Question

Identify A, B, and C in the given reaction sequence: \[ \text{A} \xrightarrow{\text{HNO}_3} \text{Pb(NO}_3)_2 \xrightarrow{\text{H}_2\text{SO}_4} \text{B} \rightarrow \text{C (Yellow ppt)}. \]

• A. PbCl$_2$, PbSO$_4$, PbCrO$_4$
• B. PbS, PbSO$_4$, PbCrO$_4$
• C. PbS, PbSO$_4$, Pb(CH$_3$COO)$_2$
• D. PbCl$_2$, Pb(SO$_4$)$_2$, PbCrO$_4$

Hint:

The reaction sequence involves the formation of lead nitrate, lead sulfate, and lead chromate. This is a typical sequence for testing the presence of lead in reactions with chromates.

Answer 1

The Correct Option is B

1. Analyze the given reaction sequences:
   • The initial compound \(\text{A}\) reacts with nitric acid \(\text{HNO}_3\) to form lead nitrate \(\text{Pb(NO}_3)_2\).
   • Lead nitrate \(\text{Pb(NO}_3)_2\) further reacts with sulfuric acid \(\text{H}_2\text{SO}_4\) to form \(\text{B}\), which is lead sulfate \(\text{PbSO}_4\).
   • Compound \(\text{B}\) undergoes another transformation to give a yellow precipitate, indicating the formation of lead chromate \(\text{PbCrO}_4\), labeled as \(\text{C}\). 
2. Determine the identity of \(\text{A}\):
   • To yield lead nitrate when treated with nitric acid, \(\text{A}\) could most likely be lead sulfide \(\text{PbS}\). This is because \(\text{PbS} \xrightarrow{\text{HNO}_3} \text{Pb(NO}_3)_2\) can be balanced to show the transformation.
3. Summarize the full reaction pathway:
   • Step 1: \(\text{PbS} \xrightarrow{\text{HNO}_3} \text{Pb(NO}_3)_2\)
   • Step 2: \(\text{Pb(NO}_3)_2 \xrightarrow{\text{H}_2\text{SO}_4} \text{PbSO}_4\)
   • Step 3: \(\text{PbSO}_4 \rightarrow \text{PbCrO}_4 \, \text{(yellow ppt)}\)
4. Correct Option Evaluation:
   • The sequence through which \(\text{PbS}\) turns into \(\text{PbSO}_4\) and finally into the yellow precipitate \(\text{PbCrO}_4\) matches the option: "PbS, PbSO$_4$, PbCrO$_4$".
5. Elimination of Other Options:
   • Options involving \(\text{PbCl}_2\) and \(\text{Pb(SO}_4)_2\) do not fit the pathway as \(\text{PbS}\\) directly leads to \(\text{Pb(NO}_3)_2\) and \(\text{PbSO}_4\).

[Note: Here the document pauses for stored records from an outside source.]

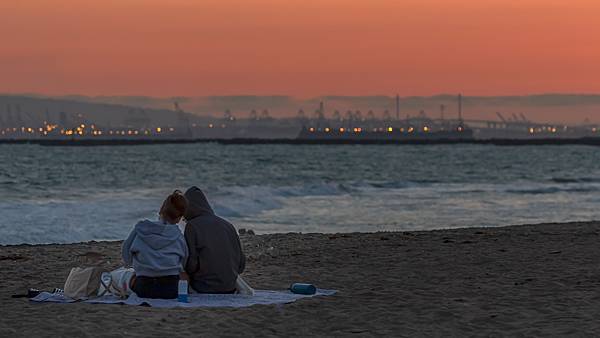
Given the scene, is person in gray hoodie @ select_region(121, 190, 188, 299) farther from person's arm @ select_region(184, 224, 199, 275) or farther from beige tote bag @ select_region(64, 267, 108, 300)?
beige tote bag @ select_region(64, 267, 108, 300)

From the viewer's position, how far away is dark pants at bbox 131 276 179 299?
25.8 feet

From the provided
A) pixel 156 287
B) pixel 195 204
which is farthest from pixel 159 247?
pixel 195 204

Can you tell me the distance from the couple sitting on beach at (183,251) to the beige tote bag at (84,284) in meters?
0.32

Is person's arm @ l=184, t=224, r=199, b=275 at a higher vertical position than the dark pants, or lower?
higher

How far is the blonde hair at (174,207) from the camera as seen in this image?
7.55m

Thus, the correct sequence of reactions is captured by the option: PbS, PbSO$_4$, PbCrO$_4$.

Answer 2

Step 1: Identify compound A

The first reaction is:

A ⟶_HNO₃ Pb(NO₃)₂

This indicates that compound A reacts with nitric acid to form lead nitrate. Hence, A must be metallic lead (Pb).

So, A = Pb

Step 2: Identify compound B

Pb(NO₃)₂ reacts with H₂SO₄ to give compound B. The reaction is: \[ \text{Pb(NO}_3)_2 + \text{H}_2\text{SO}_4 \rightarrow \text{PbSO}_4 \downarrow + 2\text{HNO}_3 \] PbSO₄ is a white precipitate formed by double displacement.

So, B = PbSO₄

Step 3: Identify compound C (Yellow precipitate)

Compound B is then treated to give a yellow precipitate C. The only classic yellow precipitate with lead is lead chromate (PbCrO₄), which is formed when Pb²⁺ reacts with chromate ions: \[ \text{Pb}^{2+} + \text{CrO}_4^{2-} \rightarrow \text{PbCrO}_4 \downarrow \, (\text{yellow ppt}) \] This confirms C is lead chromate.

So, C = PbCrO₄

Final Identifications:
A = Pb, B = PbSO₄, C = PbCrO₄